Of particular note, the pattern matching approach automatically handles array_key_exists() checking. That means a missing array element will not trigger a warning, whereas with a traditional if ($foo['bar'] === 'baz') approach missing values must be accounted for by the developer manually. That provides some benefit in even the degenerate case of just checking a selection of keys against literal values, as missing values are handled automatically.

Variable binding pattern matching

When binding to a variable, the is keyword may be nested. In that case, the entire pattern must succeed or fail. Values will be bound if and only if all binding patterns match as well.

For example:

if ($foo is Foo{a: @($someA), $b is Point(x: 5, y: @($someY)) }) {
  print "x is 5, y is $someY, z is $b->z";
}
// Equivalent to:
if ($foo instanceof Foo
    && $foo->a === $someA
    && $bar instanceof Point
    && $bar->y = $someY
    ) {
    $b = $foo->b;
    print "x is 5, y is $someY, z is $b->z";
}
if ($params is ['user' => $user is AuthenticatedUser{role: 'admin'}, ...]) {
    print "Congrats, $user->name, you can do admin things!"
}
// Equivalent to:
if (is_array($params)
    && array_key_exists($params, 'user')
    && $params['user'] instanceof AuthenticatedUser
    && $params['user']->role === 'admin'
    ) {
    $user = $params['user'];
    print "Congrats, $user->name, you can do admin things!"
}

Interaction with magic methods

When matching an object, it's possible to try to match against a property that is not defined, but the __isset() or __get magic methods are defined. In that case:

  • If __isset() is triggered and returns false, it will never match anything.
  • If __isset() returns true or is not defined, then the return of invoking __get() will be used. It will then be matched against the pattern the same as if it were a defined property value.

Backward Incompatible Changes

A new keyword is added, is. That will conflict with any user-defined global constant named is.

No other BC breaks are expected.

Proposed PHP Version(s)

PHP 8.next (aka 8.4).

RFC Impact

Open Issues

Include other patterns in the initial RFC?

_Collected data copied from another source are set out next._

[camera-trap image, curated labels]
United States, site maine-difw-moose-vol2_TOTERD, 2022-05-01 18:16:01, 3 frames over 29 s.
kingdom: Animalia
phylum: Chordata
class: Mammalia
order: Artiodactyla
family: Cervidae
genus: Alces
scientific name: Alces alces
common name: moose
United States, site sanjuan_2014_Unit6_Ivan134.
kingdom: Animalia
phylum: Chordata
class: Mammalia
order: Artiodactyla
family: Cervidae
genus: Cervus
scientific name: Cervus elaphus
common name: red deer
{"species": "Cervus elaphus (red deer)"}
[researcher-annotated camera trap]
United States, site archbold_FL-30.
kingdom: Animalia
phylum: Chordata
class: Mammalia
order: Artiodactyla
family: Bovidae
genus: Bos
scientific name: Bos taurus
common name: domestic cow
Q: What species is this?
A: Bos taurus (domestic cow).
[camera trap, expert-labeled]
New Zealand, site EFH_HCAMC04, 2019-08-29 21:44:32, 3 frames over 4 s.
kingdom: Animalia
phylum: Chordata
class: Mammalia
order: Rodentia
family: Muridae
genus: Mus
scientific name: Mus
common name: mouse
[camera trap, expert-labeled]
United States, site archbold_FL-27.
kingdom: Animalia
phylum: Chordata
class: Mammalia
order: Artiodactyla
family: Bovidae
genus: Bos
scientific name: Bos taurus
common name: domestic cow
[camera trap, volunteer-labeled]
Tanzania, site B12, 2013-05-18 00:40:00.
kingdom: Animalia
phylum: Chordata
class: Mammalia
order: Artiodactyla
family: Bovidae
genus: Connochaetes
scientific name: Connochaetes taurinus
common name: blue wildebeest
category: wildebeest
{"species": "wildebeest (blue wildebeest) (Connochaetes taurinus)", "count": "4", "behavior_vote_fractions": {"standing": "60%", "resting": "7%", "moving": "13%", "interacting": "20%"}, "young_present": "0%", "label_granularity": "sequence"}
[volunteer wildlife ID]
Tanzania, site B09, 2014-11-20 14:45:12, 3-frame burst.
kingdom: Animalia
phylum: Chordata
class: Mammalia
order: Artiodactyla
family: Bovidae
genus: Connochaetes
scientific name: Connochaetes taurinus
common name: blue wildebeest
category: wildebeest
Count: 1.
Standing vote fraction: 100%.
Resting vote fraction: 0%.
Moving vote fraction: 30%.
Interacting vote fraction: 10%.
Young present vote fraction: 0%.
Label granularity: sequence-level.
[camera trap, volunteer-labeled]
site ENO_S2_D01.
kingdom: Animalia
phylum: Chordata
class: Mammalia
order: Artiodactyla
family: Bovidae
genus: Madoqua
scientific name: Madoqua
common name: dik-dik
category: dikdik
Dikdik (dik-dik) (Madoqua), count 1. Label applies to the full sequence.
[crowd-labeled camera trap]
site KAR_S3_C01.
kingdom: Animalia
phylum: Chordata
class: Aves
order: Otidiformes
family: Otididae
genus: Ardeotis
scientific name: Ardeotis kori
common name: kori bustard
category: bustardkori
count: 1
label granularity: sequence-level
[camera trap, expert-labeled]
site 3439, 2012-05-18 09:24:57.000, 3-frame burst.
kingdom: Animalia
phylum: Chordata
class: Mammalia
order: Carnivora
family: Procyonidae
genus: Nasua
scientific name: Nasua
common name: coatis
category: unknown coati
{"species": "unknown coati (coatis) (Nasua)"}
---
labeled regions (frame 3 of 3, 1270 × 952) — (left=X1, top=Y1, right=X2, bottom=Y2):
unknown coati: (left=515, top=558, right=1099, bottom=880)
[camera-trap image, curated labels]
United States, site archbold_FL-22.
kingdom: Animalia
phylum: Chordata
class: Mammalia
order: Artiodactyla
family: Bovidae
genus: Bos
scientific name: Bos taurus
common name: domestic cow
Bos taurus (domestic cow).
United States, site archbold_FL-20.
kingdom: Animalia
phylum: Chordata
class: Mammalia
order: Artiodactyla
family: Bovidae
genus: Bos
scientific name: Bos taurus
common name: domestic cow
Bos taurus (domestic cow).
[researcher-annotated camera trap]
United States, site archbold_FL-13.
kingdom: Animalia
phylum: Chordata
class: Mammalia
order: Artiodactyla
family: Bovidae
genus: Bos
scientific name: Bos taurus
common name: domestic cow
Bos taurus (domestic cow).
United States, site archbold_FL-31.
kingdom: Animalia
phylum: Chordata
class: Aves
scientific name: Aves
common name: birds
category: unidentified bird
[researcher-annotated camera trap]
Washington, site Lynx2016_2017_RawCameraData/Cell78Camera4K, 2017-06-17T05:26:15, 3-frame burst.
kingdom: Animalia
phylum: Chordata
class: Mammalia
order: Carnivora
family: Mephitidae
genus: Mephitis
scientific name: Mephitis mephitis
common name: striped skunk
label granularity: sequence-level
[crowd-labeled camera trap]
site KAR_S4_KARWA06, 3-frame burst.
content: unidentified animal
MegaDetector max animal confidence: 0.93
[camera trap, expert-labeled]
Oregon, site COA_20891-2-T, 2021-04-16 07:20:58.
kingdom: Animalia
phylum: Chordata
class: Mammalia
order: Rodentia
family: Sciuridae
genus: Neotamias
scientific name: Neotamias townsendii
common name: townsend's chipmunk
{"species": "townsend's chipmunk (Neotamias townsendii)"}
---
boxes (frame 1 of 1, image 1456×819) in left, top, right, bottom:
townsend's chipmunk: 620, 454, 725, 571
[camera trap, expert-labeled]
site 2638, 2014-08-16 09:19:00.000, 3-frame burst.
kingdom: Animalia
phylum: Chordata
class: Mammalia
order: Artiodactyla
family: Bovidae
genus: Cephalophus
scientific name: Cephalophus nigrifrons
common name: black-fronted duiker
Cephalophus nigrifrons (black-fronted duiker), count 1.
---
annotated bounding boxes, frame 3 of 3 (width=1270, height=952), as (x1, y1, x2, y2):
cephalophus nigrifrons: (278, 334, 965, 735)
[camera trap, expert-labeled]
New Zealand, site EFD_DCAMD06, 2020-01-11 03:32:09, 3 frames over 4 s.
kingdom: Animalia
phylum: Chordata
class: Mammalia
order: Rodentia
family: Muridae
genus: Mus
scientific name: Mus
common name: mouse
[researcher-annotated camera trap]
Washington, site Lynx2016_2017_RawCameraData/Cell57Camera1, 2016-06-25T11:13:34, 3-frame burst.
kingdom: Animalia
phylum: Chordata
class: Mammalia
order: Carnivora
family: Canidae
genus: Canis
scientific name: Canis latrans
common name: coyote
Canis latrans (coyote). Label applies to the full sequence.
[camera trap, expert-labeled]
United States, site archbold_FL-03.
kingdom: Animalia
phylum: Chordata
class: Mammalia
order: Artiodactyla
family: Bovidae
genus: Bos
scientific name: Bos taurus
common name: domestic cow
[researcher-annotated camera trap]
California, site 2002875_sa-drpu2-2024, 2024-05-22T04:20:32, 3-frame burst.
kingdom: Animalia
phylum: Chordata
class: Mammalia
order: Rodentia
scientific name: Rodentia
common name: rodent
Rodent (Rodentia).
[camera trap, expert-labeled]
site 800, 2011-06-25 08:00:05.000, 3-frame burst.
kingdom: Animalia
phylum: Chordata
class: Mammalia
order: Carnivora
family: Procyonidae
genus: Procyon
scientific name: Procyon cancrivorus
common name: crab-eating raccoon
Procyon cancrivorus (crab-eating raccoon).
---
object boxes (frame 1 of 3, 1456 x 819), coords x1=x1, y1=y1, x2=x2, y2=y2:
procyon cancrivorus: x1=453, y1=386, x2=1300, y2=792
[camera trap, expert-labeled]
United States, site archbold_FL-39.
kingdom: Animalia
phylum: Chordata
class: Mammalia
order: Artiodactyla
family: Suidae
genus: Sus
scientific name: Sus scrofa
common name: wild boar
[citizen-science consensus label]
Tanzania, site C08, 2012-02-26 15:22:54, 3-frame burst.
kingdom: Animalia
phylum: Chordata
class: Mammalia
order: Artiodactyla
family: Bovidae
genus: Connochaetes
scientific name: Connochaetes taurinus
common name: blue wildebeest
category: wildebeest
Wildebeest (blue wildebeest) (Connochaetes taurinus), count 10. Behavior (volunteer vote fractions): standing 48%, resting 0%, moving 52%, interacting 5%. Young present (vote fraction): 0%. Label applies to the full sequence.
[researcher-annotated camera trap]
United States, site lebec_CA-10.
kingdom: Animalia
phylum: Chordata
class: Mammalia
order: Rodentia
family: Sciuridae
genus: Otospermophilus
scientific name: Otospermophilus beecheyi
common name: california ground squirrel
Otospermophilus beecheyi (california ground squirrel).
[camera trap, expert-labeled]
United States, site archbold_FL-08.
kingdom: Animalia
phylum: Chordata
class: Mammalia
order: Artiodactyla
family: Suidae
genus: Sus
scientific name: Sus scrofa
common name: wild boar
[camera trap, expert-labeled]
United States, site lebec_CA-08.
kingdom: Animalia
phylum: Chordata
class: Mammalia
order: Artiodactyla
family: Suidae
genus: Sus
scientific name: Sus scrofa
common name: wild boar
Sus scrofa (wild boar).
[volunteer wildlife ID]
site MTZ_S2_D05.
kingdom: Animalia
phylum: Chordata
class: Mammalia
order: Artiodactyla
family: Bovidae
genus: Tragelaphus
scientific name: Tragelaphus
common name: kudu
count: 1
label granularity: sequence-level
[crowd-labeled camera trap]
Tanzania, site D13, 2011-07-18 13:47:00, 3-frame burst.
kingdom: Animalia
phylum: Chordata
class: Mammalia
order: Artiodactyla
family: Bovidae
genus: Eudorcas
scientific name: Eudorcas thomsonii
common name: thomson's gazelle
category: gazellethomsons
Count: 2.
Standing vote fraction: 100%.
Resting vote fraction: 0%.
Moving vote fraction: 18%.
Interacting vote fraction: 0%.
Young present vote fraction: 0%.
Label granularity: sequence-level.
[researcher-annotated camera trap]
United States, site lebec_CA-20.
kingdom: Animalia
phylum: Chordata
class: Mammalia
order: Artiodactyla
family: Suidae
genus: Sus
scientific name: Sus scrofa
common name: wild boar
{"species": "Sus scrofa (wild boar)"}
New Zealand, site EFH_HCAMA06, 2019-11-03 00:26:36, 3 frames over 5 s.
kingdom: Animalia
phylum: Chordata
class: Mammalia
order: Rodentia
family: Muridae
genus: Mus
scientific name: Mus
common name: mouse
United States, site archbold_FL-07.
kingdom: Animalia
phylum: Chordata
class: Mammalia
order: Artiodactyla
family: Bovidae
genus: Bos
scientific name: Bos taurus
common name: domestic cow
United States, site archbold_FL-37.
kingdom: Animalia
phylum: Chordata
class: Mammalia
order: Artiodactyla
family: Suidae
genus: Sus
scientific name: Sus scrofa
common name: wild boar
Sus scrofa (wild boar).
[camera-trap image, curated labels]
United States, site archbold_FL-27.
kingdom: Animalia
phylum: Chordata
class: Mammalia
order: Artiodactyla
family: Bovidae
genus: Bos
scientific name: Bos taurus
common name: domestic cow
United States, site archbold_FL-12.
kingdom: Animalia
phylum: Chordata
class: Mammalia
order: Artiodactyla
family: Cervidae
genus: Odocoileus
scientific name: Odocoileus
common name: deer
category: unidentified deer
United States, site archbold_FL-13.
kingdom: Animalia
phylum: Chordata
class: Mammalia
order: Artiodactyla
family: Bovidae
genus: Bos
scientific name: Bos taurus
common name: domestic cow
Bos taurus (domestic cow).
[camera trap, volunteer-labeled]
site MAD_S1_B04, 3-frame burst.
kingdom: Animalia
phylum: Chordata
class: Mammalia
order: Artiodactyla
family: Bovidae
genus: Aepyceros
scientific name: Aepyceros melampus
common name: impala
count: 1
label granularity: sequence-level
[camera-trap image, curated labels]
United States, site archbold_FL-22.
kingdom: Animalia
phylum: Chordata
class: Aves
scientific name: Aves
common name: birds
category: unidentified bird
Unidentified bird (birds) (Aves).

Do any other patterns need to be included in the initial RFC? Are there any listed in Future Scope that are must-have for the initial release?

Expression pattern syntax

The @() syntax for expression patterns is still an open question. It needs some kind of delimeter to differentiate it from class names and binding variables, but the specific syntax we are flexible on.

match() "is" placement

The authors are split as to how the syntax for pattern matching match() should work. There are two options:

$result = match ($somevar) is {
    Foo => 'foo',
    Bar => 'bar',
    Baz|Beep => 'baz',
};
$result = match ($somevar) {
    is Foo => 'foo',
    is Bar => 'bar',
    is Baz|Beep => 'baz',
};

The former is shorter, and applies pattern matching to all arms. The latter is more explicit, and would allow individual arms to be pattern matched or not depending on the presence of is. Of course, these options are not mutually exclusive and supporting both would be possible. We are looking for feedback on this question.

Future Scope

Numerous other patterns can be supported in the future. The following additional patterns are possible future additions for other RFCs. (Please don't bikeshed them here; they are shown as an example of where pattern matching can extend to in the future.)

Range pattern

$foo is 0..=10;
 
// Equivalent to:
$foo >=0 && $foo <= 10;
 
$foo is 0..<10;
 
// Equivalent to:
$foo >=0 && $foo < 10;
 
$foo is >10;
 
// Equivalent to:
$foo > 10;

Regex pattern

$foo is /^http:\/\/$domain/
 
// Equivalent to:
$matches = [];
preg_match('/^http:\/\/$domain/', $foo, $matches);
$domain == $matches[0];

Array-application pattern

One possible extension of patterns is the built-in ability to apply a pattern across an array. While that could be done straightforwardly with a foreach loop over an array, it may be more performant if the entire logic could be pushed into engine-space. One possible approach would look like this:

$ints = [1, 2, 3, 4];
$someFloats = [1, 2, 3.14, 4];
 
$ints is array<int>; //True.  
$someFloats is array<int>; // False
$someFloats is array<int|float>; // True
 
// Equivalent to:
$result = true;
foreach ($ints as $v) {
  if (!is_int($v)) {
    $result = false;
    break;
  }
}

It is not yet clear if it would indeed be more performant than the user-space alternative, or how common that usage would be. For that reason it has been left out of the RFC for now, but we mention it as a possible future extension.

Throwing alternative

There may be cases where the desired result is not a boolean but an error condition. One possible way to address that would be with a second keyword, as, which behaves the same as is but throws an Error rather than returning false.

 
// This either evaluates to true and assigns $username and $password to the matching properties of Foo, OR it evaluates to false.
$foo is Foo { $username, $password };
 
// This either evaluates to true and assigns $username and $password to the matching properties of Foo, OR it throws an Error.
$foo as Foo { $username, $password };

Whether or not this alternative syntax would be useful in practice is unclear, so for now it is omitted. It would be a reasonably straightforward addition in the future, however, if practical experience suggested it was useful.

Proposed Voting Choices

This is a simple up-or-down vote, requiring 2/3 Yes to pass.

Patches and Tests

Links to any external patches and tests go here.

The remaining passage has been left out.